Сталин любил рассказывать иностранным гостям о происках троцкистов и вредительстве по заданию иностранных разведок. Фейхтвангер не стал исключением, и Сталин поведал ему, что «в прошлом году произошло крушение воинского поезда на ст. Шумиха в Сибири…. У них, троцкистов, была договоренность с японскими агентами о том, чтобы устраивать катастрофы. Чтобы замаскировать преступление, использовали стрелочницу как щит и дали ей устный приказ неправильно перевести стрелку».

Поверил ли Фейхтвангер этим россказням? Всего несколько месяцев прошло после первого из Московских процессов, на котором судили членов выдуманного Сталиным «Троцкистско-зиновьевского террористического центра». Показания обвиняемых Зиновьева и Каменева, признававшихся в убийствах и заговорах, вызвали на Западе большие сомнения. «Целый ряд людей, принадлежавших ранее к друзьям Советского Союза, стали… его противниками, – пишет Фейхтвангер в «Москве, 1937». – …Им казалось, что пули, поразившие Зиновьева и Каменева, убили вместе с ними и новый мир… И мне тоже, до тех пор, пока я находился в Европе, обвинения, предъявленные на процессе Зиновьева, казались не заслуживающими доверия. Мне казалось, что истерические признания обвиняемых добываются какими-то таинственными путями».

Поэтому, беседуя со Сталиным, Фейхтвангер поинтересовался тем, «что доказывает их вину помимо их признаний». Сталин (из стенограммы): «Непонятно, почему некоторые люди или литераторы за границей не удовлетворяются признанием подсудимых. …Говорят, что показания дают потому, что обещают подсудимым свободу. Это чепуха. Люди это все опытные, они прекрасно понимают, что значит показать на себя, что влечет за собой признание в таких преступлениях».

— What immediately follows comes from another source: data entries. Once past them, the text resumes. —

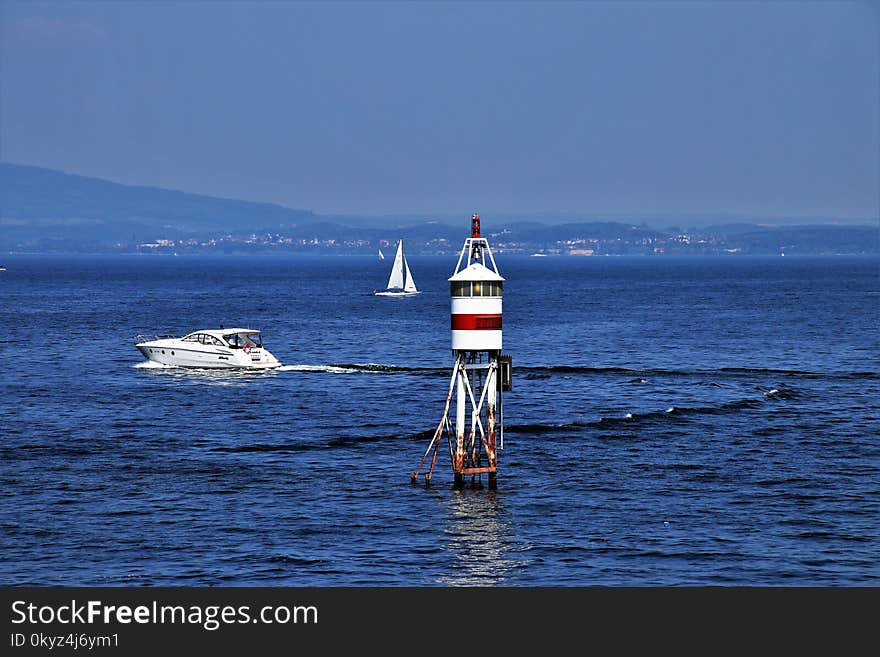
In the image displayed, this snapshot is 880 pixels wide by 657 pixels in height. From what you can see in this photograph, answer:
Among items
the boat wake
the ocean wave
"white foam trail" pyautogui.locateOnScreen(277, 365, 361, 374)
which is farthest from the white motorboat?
the boat wake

…А в самом деле, почему «некоторые люди» не удовлетворяются признанием? И что вообще влечет за собой признание вины? Вроде бы Средневековье, во времена которого оно признавалось царицей доказательств, давно минуло. Возможно, Сталин ждал от собеседника такого рода соображений. Не дождавшись, а может, упреждая их, он сам вступил на скользкую историко-правовую почву. «Англосаксонская юридическая школа, – заметил он, – считает, что признание подсудимых – наиболее существенное доказательство их вины», тогда как германская школа «отдает предпочтение вещественным доказательствам, но и она отдает должное признанию обвиняемых».

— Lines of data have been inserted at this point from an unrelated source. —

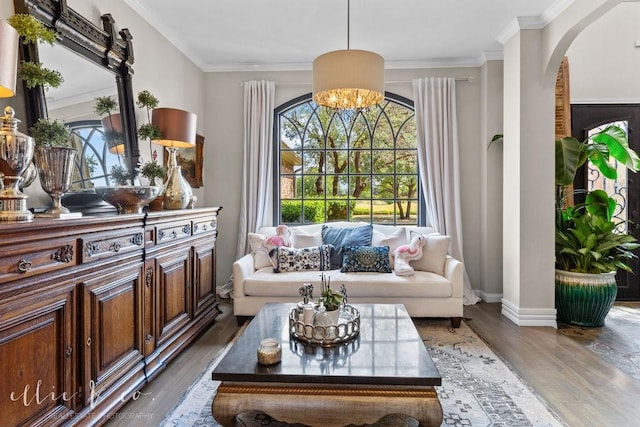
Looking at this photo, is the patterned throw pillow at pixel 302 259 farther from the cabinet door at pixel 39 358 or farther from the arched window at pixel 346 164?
the cabinet door at pixel 39 358

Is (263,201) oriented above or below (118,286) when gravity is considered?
above

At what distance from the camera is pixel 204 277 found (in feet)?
11.1

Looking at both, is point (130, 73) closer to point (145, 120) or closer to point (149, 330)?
point (145, 120)

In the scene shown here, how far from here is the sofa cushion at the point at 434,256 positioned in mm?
3633

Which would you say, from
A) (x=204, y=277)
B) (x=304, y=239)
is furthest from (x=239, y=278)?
(x=304, y=239)

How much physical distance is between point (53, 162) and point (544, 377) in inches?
123

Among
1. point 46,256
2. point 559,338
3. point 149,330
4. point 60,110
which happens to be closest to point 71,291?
point 46,256

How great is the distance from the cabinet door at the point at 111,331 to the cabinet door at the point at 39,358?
3.3 inches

В действительности признание вины в англосаксонском праве традиционно означало лишь отказ от разбирательства дела судом присяжных, отсутствовавшего в советском уголовном процессе. И, тем не менее, надо отдать вождю должное – он умел произвести впечатление. Нигде, кроме семинарии, не учившись, не зная толком иностранных языков, мог продемонстрировать некую образованность.

Перейти на страницу:

Все книги серии История с Львом Симкиным

Похожие книги

1941. Победный парад Гитлера
1941. Победный парад Гитлера

В августе 1941 года Гитлер вместе с Муссолини прилетел на Восточный фронт, чтобы лично принять победный парад Вермахта и его итальянских союзников – настолько высоко фюрер оценивал их успех на Украине, в районе Умани.У нас эта трагедия фактически предана забвению. Об этом разгроме молчали его главные виновники – Жуков, Буденный, Василевский, Баграмян. Это побоище стало прологом Киевской катастрофы. Сокрушительное поражение Красной Армии под Уманью (июль-август 1941 г.) и гибель в Уманском «котле» трех наших армий (более 30 дивизий) не имеют оправданий – в отличие от катастрофы Западного фронта, этот разгром невозможно объяснить ни внезапностью вражеского удара, ни превосходством противника в силах. После войны всю вину за Уманскую трагедию попытались переложить на командующего 12-й армией генерала Понеделина, который был осужден и расстрелян (в 1950 году, через пять лет после возвращения из плена!) по обвинению в паникерстве, трусости и нарушении присяги.Новая книга ведущего военного историка впервые анализирует Уманскую катастрофу на современном уровне, с привлечением архивных источников – как советских, так и немецких, – не замалчивая ни страшные подробности трагедии, ни имена ее главных виновников. Это – долг памяти всех бойцов и командиров Красной Армии, павших смертью храбрых в Уманском «котле», но задержавших врага на несколько недель. Именно этих недель немцам потом не хватило под Москвой.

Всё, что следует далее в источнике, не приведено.